- EXERCISE INSTRUCTIONS
Could you rewrite the records below with every "millimetres" changed to "millimeters" and everything else left as it is?

(Spatial reasoning dataset excerpts)
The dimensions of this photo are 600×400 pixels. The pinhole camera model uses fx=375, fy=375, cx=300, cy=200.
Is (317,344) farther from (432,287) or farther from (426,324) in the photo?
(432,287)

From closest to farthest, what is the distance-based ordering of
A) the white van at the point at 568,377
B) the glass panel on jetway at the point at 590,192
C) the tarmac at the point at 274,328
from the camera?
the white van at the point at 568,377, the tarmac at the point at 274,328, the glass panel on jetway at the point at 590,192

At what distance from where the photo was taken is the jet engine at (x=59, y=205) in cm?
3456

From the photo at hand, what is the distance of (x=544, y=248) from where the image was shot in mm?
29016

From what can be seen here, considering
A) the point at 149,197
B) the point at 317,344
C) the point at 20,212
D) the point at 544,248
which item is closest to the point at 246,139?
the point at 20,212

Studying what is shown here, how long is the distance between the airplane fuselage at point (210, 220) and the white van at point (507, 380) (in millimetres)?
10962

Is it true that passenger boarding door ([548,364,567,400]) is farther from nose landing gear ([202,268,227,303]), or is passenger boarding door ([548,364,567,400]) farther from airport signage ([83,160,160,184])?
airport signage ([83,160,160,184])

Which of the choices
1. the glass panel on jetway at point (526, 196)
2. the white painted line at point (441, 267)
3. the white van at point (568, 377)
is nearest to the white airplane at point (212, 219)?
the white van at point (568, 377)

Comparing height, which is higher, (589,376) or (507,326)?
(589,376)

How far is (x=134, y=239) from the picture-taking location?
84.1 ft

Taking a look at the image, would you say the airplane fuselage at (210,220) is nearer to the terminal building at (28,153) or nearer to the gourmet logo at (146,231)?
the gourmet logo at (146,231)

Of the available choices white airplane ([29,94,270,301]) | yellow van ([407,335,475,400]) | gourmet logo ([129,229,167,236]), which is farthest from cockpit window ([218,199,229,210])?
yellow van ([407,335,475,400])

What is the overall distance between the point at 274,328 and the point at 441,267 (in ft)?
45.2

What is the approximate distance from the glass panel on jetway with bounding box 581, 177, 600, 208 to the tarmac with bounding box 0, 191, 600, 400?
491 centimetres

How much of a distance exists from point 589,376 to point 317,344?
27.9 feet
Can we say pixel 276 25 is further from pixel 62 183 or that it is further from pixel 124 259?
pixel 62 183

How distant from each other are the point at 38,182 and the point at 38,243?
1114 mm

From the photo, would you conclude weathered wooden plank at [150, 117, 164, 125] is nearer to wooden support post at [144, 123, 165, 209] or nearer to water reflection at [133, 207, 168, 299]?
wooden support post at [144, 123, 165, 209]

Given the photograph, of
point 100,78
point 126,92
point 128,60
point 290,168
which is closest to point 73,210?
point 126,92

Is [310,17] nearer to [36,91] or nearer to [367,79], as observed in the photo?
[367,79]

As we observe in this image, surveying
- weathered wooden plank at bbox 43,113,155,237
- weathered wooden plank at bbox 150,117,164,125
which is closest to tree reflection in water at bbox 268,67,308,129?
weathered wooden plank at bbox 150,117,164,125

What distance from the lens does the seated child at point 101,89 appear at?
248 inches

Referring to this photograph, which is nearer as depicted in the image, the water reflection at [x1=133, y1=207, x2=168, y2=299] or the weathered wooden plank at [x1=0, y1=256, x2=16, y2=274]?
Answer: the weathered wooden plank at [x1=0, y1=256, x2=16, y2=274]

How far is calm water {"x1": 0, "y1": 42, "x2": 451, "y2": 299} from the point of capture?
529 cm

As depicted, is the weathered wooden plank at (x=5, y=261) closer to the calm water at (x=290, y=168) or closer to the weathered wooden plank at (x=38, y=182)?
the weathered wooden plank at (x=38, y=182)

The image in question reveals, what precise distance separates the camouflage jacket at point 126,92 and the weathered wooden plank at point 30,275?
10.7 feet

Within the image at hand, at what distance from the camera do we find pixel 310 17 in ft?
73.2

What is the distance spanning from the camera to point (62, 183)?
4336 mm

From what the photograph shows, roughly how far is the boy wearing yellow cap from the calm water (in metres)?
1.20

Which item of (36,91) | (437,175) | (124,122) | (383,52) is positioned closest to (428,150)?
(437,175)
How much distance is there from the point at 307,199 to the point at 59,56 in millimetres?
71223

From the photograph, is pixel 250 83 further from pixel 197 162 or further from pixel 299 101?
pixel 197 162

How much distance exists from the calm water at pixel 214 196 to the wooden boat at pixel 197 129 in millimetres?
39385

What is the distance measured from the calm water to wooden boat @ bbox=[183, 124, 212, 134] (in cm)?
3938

- OUTPUT
The dimensions of this photo are 600×400 pixels. The pinhole camera model uses fx=375, fy=375, cx=300, cy=200.
Is (317,344) farther from (432,287) or farther from (426,324) in the photo?
(432,287)

From closest to farthest, what is the distance-based ordering of
A) the white van at the point at 568,377
B) the glass panel on jetway at the point at 590,192
C) the tarmac at the point at 274,328
from the camera?
the white van at the point at 568,377, the tarmac at the point at 274,328, the glass panel on jetway at the point at 590,192

At what distance from where the photo was taken is the jet engine at (x=59, y=205) in cm?
3456

From the photo at hand, what is the distance of (x=544, y=248) from where the image was shot in mm?
29016

From what can be seen here, considering
A) the point at 149,197
B) the point at 317,344
C) the point at 20,212
D) the point at 544,248
which item is closest to the point at 246,139?
the point at 20,212

Studying what is shown here, how long is the distance between the airplane fuselage at point (210, 220) and the white van at point (507, 380) (in millimeters)?
10962

Is it true that passenger boarding door ([548,364,567,400]) is farther from nose landing gear ([202,268,227,303]), or is passenger boarding door ([548,364,567,400]) farther from airport signage ([83,160,160,184])?
airport signage ([83,160,160,184])

Which of the choices
1. the glass panel on jetway at point (526, 196)
2. the white painted line at point (441, 267)
3. the white van at point (568, 377)
is nearest to the white airplane at point (212, 219)?
the white van at point (568, 377)

Comparing height, which is higher, (589,376) or (507,326)?
(589,376)

How far is (x=134, y=239) from the picture-taking location?
84.1 ft

Taking a look at the image, would you say the airplane fuselage at (210,220) is nearer to the terminal building at (28,153) or nearer to the gourmet logo at (146,231)?
the gourmet logo at (146,231)

Of the available choices white airplane ([29,94,270,301]) | yellow van ([407,335,475,400]) | gourmet logo ([129,229,167,236]), which is farthest from cockpit window ([218,199,229,210])?
yellow van ([407,335,475,400])

What is the overall distance between the point at 274,328 and the point at 441,267 (in ft)?
45.2

What is the approximate distance from the glass panel on jetway with bounding box 581, 177, 600, 208 to the tarmac with bounding box 0, 191, 600, 400?
491 centimetres

How much of a distance exists from point 589,376 to point 317,344?
27.9 feet
Can we say pixel 276 25 is further from pixel 62 183 or that it is further from pixel 124 259?
pixel 62 183

How distant from each other are the point at 38,182 and the point at 38,243?
1114 mm

From the photo, would you conclude weathered wooden plank at [150, 117, 164, 125] is nearer to wooden support post at [144, 123, 165, 209] or nearer to water reflection at [133, 207, 168, 299]?
wooden support post at [144, 123, 165, 209]

Given the photograph, of
point 100,78
point 126,92
point 128,60
point 290,168
which is closest to point 73,210?
point 126,92

Is [310,17] nearer to [36,91] or nearer to [367,79], as observed in the photo?
[367,79]

As we observe in this image, surveying
- weathered wooden plank at bbox 43,113,155,237
- weathered wooden plank at bbox 150,117,164,125
which is closest to tree reflection in water at bbox 268,67,308,129?
weathered wooden plank at bbox 150,117,164,125

What distance from the lens does the seated child at point 101,89 appear at?
248 inches

Referring to this photograph, which is nearer as depicted in the image, the water reflection at [x1=133, y1=207, x2=168, y2=299] or the weathered wooden plank at [x1=0, y1=256, x2=16, y2=274]?
Answer: the weathered wooden plank at [x1=0, y1=256, x2=16, y2=274]

How far is calm water {"x1": 0, "y1": 42, "x2": 451, "y2": 299} from the point of capture?
529 cm

As depicted, is the weathered wooden plank at (x=5, y=261) closer to the calm water at (x=290, y=168) or closer to the weathered wooden plank at (x=38, y=182)?
the weathered wooden plank at (x=38, y=182)

The image in question reveals, what precise distance separates the camouflage jacket at point 126,92 and the weathered wooden plank at point 30,275?
10.7 feet

Within the image at hand, at what distance from the camera do we find pixel 310 17 in ft?
73.2

What is the distance spanning from the camera to point (62, 183)?
4336 mm

From what the photograph shows, roughly how far is the boy wearing yellow cap from the calm water (in metres)?
1.20

Which item of (36,91) | (437,175) | (124,122) | (383,52) is positioned closest to (428,150)?
(437,175)
How much distance is there from the point at 307,199 to the point at 59,56 in millimeters?
71223

From the photograph, is pixel 250 83 further from pixel 197 162 or further from pixel 299 101?
pixel 197 162

How much distance exists from the calm water at pixel 214 196 to the wooden boat at pixel 197 129 in millimeters?
39385

What is the distance measured from the calm water to wooden boat @ bbox=[183, 124, 212, 134] (in cm)?
3938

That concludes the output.